» Dataset
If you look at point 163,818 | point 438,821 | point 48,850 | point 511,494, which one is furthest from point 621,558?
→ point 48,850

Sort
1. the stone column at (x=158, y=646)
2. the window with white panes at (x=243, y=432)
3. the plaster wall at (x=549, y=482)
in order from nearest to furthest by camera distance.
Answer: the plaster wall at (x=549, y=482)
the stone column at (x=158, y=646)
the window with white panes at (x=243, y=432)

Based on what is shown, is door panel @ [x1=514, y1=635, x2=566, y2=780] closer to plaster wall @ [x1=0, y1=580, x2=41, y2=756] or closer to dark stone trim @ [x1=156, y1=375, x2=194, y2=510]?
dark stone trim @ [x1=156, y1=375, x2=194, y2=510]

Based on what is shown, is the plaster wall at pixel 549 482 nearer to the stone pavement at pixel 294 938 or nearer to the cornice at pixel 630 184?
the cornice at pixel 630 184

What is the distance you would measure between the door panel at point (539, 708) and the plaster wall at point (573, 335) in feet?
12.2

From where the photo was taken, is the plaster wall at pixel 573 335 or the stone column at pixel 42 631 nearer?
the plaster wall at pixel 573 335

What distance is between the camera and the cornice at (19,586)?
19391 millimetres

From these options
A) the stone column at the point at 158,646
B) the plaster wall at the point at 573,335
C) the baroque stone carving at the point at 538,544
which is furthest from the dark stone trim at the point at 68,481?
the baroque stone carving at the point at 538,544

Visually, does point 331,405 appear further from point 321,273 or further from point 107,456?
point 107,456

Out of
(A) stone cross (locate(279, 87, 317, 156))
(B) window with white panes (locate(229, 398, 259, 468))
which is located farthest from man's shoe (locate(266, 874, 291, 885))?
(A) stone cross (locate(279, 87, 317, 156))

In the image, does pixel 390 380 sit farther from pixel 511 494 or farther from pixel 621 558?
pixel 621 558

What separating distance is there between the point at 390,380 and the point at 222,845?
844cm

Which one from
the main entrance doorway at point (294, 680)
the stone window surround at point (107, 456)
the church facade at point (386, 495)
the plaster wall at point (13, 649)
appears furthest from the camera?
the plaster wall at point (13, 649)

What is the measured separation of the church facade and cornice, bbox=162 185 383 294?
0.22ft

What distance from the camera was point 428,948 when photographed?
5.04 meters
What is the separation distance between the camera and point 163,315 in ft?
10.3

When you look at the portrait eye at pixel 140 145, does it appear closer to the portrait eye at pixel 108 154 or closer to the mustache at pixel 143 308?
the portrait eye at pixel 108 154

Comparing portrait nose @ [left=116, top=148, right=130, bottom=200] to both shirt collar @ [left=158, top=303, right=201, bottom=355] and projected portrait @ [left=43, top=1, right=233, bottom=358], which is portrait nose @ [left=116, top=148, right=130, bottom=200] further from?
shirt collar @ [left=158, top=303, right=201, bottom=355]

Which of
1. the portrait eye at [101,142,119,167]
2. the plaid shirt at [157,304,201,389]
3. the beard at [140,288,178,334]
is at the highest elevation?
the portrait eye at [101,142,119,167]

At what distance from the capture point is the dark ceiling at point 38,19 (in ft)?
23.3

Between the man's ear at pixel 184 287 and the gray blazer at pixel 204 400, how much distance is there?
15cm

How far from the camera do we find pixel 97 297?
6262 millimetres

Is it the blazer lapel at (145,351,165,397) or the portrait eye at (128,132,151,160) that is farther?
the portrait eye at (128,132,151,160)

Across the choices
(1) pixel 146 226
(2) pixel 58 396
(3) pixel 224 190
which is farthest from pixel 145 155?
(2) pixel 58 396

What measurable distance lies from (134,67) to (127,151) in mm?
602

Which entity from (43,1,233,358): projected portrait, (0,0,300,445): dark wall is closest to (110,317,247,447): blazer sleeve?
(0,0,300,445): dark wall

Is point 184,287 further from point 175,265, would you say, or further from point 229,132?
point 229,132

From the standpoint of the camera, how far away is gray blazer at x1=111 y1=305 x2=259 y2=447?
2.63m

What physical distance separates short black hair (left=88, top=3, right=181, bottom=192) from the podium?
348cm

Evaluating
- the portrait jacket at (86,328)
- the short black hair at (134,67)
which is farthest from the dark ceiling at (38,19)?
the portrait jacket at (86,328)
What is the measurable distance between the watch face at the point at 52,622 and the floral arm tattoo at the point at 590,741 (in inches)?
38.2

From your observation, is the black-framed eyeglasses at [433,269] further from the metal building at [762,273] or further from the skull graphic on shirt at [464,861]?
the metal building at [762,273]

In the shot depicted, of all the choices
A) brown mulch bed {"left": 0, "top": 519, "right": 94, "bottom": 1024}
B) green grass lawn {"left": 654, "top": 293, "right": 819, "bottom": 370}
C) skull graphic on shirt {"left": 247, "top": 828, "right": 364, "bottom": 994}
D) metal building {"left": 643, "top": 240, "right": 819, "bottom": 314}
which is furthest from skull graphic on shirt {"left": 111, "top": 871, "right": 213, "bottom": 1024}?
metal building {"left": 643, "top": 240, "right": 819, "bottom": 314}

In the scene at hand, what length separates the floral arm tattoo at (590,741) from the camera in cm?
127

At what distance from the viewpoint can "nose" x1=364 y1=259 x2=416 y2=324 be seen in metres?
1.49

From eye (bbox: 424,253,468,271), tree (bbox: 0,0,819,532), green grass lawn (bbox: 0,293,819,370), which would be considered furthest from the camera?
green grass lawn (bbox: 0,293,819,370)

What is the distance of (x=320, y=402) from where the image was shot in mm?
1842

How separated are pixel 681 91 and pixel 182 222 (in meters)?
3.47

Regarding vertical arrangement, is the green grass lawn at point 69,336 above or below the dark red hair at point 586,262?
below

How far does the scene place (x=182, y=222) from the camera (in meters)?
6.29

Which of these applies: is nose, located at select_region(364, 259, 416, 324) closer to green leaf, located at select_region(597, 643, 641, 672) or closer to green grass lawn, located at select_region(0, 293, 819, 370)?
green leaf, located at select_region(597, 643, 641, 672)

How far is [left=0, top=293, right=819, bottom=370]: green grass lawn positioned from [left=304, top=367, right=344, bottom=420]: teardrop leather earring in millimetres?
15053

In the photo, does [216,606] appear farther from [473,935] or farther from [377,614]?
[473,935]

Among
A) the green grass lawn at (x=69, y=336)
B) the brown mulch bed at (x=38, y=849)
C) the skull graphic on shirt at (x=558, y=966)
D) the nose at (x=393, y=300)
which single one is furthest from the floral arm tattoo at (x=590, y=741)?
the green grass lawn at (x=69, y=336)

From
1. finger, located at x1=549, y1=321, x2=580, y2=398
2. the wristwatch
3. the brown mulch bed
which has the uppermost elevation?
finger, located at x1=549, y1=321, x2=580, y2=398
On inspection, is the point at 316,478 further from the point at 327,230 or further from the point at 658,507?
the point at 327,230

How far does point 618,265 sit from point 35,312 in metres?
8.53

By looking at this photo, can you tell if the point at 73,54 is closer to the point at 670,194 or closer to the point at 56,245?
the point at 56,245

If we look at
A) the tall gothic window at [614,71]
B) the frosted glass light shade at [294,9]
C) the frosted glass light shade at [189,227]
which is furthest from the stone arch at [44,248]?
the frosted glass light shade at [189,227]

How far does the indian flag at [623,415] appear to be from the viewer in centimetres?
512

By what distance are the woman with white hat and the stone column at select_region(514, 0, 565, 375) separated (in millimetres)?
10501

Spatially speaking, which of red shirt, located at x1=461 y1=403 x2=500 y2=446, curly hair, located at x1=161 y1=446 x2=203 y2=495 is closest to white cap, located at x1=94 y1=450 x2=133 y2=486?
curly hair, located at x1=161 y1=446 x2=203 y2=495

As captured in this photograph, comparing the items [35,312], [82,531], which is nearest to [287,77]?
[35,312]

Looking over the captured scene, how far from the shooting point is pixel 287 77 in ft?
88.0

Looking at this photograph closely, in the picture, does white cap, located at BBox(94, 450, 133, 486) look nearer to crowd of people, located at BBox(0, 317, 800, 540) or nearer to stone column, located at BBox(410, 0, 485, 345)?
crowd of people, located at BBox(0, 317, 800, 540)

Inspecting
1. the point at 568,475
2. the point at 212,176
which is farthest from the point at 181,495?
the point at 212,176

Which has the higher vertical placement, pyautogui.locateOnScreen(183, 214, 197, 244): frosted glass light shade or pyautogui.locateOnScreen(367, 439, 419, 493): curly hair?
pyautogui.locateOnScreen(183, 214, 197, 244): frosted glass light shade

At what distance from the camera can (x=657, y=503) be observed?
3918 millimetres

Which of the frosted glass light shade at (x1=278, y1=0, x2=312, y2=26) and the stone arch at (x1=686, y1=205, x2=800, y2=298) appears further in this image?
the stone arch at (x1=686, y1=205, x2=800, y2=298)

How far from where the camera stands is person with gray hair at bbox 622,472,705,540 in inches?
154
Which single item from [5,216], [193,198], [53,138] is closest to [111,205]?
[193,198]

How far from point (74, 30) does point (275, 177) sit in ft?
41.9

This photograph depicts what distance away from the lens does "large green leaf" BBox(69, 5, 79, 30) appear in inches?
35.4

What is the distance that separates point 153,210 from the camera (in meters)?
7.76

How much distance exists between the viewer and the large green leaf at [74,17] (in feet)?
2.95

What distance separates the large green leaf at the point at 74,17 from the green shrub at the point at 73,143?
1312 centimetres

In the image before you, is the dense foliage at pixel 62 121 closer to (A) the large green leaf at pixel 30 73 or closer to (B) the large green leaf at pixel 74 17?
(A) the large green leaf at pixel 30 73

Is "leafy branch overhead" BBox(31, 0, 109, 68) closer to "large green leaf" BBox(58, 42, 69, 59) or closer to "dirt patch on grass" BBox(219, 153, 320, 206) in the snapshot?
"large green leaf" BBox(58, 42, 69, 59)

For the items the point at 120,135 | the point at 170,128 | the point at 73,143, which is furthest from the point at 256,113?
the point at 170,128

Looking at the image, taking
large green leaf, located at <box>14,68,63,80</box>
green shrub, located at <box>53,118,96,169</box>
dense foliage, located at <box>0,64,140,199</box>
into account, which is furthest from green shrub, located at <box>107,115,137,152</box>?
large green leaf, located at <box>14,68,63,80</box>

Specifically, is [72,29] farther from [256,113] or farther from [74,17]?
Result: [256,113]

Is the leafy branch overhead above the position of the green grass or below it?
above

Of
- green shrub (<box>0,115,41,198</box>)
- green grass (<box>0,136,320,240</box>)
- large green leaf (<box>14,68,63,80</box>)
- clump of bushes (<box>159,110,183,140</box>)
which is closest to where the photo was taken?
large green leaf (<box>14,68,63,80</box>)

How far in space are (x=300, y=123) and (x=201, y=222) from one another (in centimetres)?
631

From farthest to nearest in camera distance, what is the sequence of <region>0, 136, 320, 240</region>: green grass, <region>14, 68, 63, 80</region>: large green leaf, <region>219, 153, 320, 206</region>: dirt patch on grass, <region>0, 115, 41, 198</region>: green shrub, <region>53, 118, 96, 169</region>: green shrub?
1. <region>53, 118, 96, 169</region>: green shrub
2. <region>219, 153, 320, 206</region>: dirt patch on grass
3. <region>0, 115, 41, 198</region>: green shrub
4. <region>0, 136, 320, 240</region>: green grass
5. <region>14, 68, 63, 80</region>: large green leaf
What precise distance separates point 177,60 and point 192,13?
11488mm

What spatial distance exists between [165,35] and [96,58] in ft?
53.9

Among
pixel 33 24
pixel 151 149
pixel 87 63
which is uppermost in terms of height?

» Exercise prompt
Convert the stretch from the line containing "Specifically, is [72,29]" through the end of the records into a Markdown table with the columns Row and Line. Number each line in Row, put its text in Line, and leave out blank lines.

» Reply to the task
| Row | Line |
|---|---|
| 1 | Specifically, is [72,29] farther from [256,113] or farther from [74,17]? |
| 2 | Result: [256,113] |
| 3 | Is the leafy branch overhead above the position of the green grass or below it? |
| 4 | above |
| 5 | Of |
| 6 | - green shrub (<box>0,115,41,198</box>) |
| 7 | - green grass (<box>0,136,320,240</box>) |
| 8 | - large green leaf (<box>14,68,63,80</box>) |
| 9 | - clump of bushes (<box>159,110,183,140</box>) |
| 10 | which is closest to where the photo was taken? |
| 11 | large green leaf (<box>14,68,63,80</box>) |
| 12 | How far in space are (x=300, y=123) and (x=201, y=222) from one another (in centimetres)? |
| 13 | 631 |
| 14 | From farthest to nearest in camera distance, what is the sequence of <region>0, 136, 320, 240</region>: green grass, <region>14, 68, 63, 80</region>: large green leaf, <region>219, 153, 320, 206</region>: dirt patch on grass, <region>0, 115, 41, 198</region>: green shrub, <region>53, 118, 96, 169</region>: green shrub? |
| 15 | 1. <region>53, 118, 96, 169</region>: green shrub |
| 16 | 2. <region>219, 153, 320, 206</region>: dirt patch on grass |
| 17 | 3. <region>0, 115, 41, 198</region>: green shrub |
| 18 | 4. <region>0, 136, 320, 240</region>: green grass |
| 19 | 5. <region>14, 68, 63, 80</region>: large green leaf |
| 20 | What precise distance separates point 177,60 and point 192,13? |
| 21 | 11488mm |
| 22 | What spatial distance exists between [165,35] and [96,58] in ft? |
| 23 | 53.9 |
| 24 | Among |
| 25 | pixel 33 24 |
| 26 | pixel 151 149 |
| 27 | pixel 87 63 |
| 28 | which is uppermost in terms of height? |